Ainsi, « la coproduction et le jeu croisé des externalisations-internalisations de compétences ont progressivement généré un alignement des pratiques internes sur les méthodes et les process des professionnels de la communication » (issus du secteur privé). Aujourd’hui, les agents communautaires ou leurs sous-traitants partageraient un même professionnalisme avec un même langage et des mêmes outils professionnels.

Tendance n°2 : rationalisation du système de coproduction de l’information européenne

« Depuis les origines, l’intégration européenne s’est appuyée dans différents domaines sur l’enrôlement d’experts et professionnels extérieurs. » En matière d’information, ces collaborations n’étaient pas formalisées mais plutôt « fondées sur des affinités électives autour de l’idée d’intégration » ou alors sur des relations personnelles (comme le « système Olivi » qui privilégie des journalistes recrutés personnellement pour le service de presse) ou encore « des programmes de relations publiques au long cour » auprès de quelques groupes spécifiques acquis au projet européen.

Ce modèle de production de l’information européenne reposant sur des collaborations ponctuelles et sélective s’est formalisé afin d’« uniformiser les procédés du travail communautaire (…) et de généraliser les bonnes pratiques ».

Ainsi, « la rationalisation repose donc aujourd’hui sur des protocoles par lesquels les agents de l’institution encadrent, dans des relations plus dépersonnalisées, les intermittents (collaborateurs free lance, personnels contractuels, stagiaires) et les prestataires extérieurs privés qui sous-traitent les besoins d’information-communication de l’UE ».

Tendance n°3 : normalisation de la prise en charge de la publicité de l’Europe politique

La vision traditionnelle de l’information européenne consiste à se « limiter à la mise en public des informations sur l’Europe ». Il s’agit d’« une conception diffusionniste fondée sur une pédagogie de l’Europe prenant pour relais d’information les « leaders d’opinion » ». Autrement dit, l’information européenne est « conçue jusqu’à ces dernières années comme un problème de didactique (nécessité de faire comprendre ce qu’est la construction européenne) » et tout discours politique est exclu.

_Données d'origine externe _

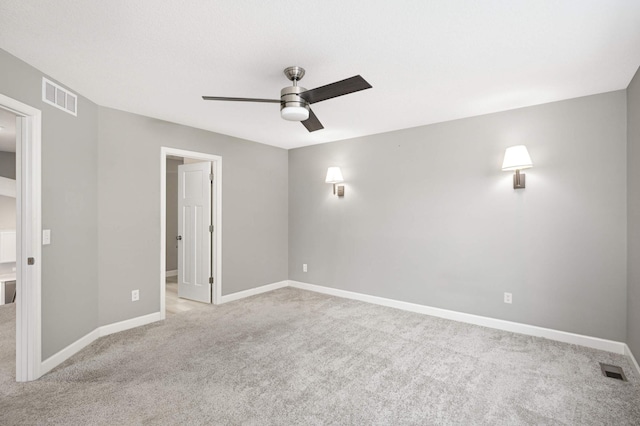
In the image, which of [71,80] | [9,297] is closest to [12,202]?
[9,297]

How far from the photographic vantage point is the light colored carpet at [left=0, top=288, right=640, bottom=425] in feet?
6.51

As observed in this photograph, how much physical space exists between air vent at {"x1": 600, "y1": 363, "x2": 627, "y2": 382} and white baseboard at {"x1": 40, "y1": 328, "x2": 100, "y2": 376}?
4447mm

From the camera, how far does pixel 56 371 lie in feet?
8.30

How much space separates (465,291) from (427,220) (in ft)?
3.12

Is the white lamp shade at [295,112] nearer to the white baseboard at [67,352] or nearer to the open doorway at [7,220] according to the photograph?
the white baseboard at [67,352]

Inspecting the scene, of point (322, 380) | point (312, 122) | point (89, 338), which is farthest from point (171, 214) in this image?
point (322, 380)

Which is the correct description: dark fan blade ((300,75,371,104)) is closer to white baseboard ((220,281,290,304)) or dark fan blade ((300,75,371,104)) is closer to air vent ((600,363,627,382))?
air vent ((600,363,627,382))

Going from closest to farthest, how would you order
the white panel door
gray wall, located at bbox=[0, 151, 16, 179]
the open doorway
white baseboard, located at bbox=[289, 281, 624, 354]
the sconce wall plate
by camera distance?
white baseboard, located at bbox=[289, 281, 624, 354] → the sconce wall plate → the white panel door → the open doorway → gray wall, located at bbox=[0, 151, 16, 179]

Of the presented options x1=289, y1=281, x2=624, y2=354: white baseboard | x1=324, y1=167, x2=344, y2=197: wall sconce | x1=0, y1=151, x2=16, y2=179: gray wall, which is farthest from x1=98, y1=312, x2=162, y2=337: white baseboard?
x1=0, y1=151, x2=16, y2=179: gray wall

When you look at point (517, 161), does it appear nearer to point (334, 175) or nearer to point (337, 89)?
point (337, 89)

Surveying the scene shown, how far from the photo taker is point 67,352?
108 inches

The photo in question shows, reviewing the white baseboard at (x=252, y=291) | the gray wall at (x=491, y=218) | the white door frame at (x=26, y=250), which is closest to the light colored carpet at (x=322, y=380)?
the white door frame at (x=26, y=250)

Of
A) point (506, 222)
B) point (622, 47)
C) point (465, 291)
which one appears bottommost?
point (465, 291)

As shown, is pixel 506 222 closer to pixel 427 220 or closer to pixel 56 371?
pixel 427 220
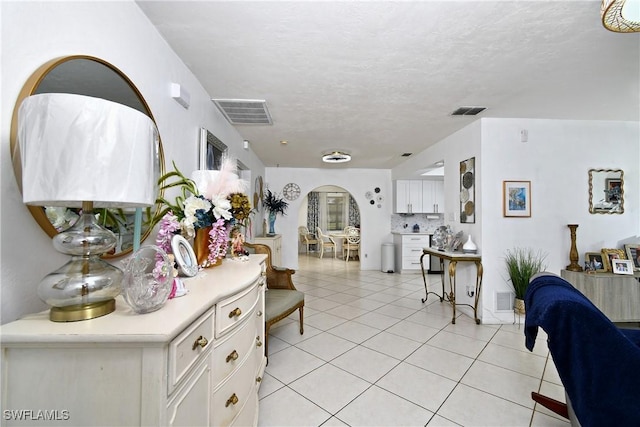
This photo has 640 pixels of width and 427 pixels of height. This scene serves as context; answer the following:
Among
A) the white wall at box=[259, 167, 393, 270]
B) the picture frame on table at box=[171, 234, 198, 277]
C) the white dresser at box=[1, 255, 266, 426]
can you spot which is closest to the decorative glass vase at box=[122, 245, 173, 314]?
the white dresser at box=[1, 255, 266, 426]

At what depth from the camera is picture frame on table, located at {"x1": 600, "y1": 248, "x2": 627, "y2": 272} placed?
2.88m

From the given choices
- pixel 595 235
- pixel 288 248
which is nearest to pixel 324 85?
pixel 595 235

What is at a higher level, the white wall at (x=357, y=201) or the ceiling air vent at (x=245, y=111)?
the ceiling air vent at (x=245, y=111)

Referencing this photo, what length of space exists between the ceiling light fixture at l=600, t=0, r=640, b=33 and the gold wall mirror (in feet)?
8.56

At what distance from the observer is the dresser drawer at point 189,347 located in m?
0.73

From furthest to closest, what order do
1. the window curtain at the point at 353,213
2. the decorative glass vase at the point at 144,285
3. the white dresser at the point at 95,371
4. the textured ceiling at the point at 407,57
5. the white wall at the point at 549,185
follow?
the window curtain at the point at 353,213 < the white wall at the point at 549,185 < the textured ceiling at the point at 407,57 < the decorative glass vase at the point at 144,285 < the white dresser at the point at 95,371

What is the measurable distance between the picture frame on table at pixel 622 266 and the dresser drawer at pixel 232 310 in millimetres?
3916

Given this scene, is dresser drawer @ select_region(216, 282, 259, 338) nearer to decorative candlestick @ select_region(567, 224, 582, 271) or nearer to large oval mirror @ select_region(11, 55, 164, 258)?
large oval mirror @ select_region(11, 55, 164, 258)

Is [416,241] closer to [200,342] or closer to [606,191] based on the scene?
[606,191]

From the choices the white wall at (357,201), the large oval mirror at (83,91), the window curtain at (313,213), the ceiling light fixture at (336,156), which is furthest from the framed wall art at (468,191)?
the window curtain at (313,213)

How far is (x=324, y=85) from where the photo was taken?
7.54 feet

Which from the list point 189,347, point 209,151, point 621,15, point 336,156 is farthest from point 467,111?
point 189,347

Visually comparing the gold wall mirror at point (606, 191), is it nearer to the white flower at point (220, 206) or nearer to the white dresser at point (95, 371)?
the white flower at point (220, 206)

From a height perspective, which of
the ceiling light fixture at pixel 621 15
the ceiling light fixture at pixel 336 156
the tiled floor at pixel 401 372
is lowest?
the tiled floor at pixel 401 372
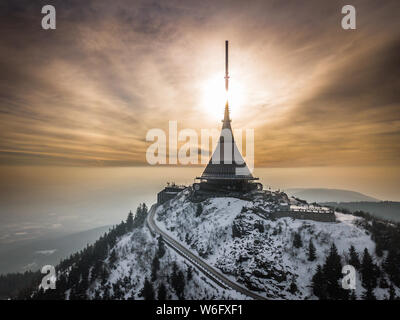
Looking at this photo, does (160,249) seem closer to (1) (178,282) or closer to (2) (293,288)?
(1) (178,282)

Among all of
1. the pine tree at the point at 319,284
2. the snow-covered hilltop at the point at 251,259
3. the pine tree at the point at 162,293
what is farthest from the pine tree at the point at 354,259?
the pine tree at the point at 162,293

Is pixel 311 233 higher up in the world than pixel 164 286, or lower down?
higher up

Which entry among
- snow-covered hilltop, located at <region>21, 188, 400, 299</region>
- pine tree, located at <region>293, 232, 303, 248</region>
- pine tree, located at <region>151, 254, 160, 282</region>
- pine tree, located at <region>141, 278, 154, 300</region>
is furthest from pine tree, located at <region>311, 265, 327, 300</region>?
pine tree, located at <region>151, 254, 160, 282</region>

L’information européenne « est désormais considérée davantage comme un problème d’équilibre qu’affronte tout pouvoir », entre les tensions générées par son action et la nécessité de le légitimer. La conception de l’information devient davantage procédurale en étant « intégré très en amont de la chaîne de travail communautaire ». Ainsi, l’information européenne est « assumée comme un instrument de légitimation politique ».

« Aujourd’hui, derrière la rhétorique délibérative et, par-delà cette débauche d’apparitions publiques (de Commissaires européens dans les médias et les régions) destinées à « donner à l’Europe un visage humain », le débat public concernant l’action de l’UE en matière d’information-communication s’est en quelque sorte désectorisé, devenant un enjeu plus global indissociable de la réflexion sur la « bonne gouvernance » européenne. »

Ainsi, cette analyse de l’information européenne « dans le mouvement même de son processus de fabrication » saisit un monde de professionnels de la coproduction de l’information européenne plus professionnel, plus rationnalisé et plus normalisé.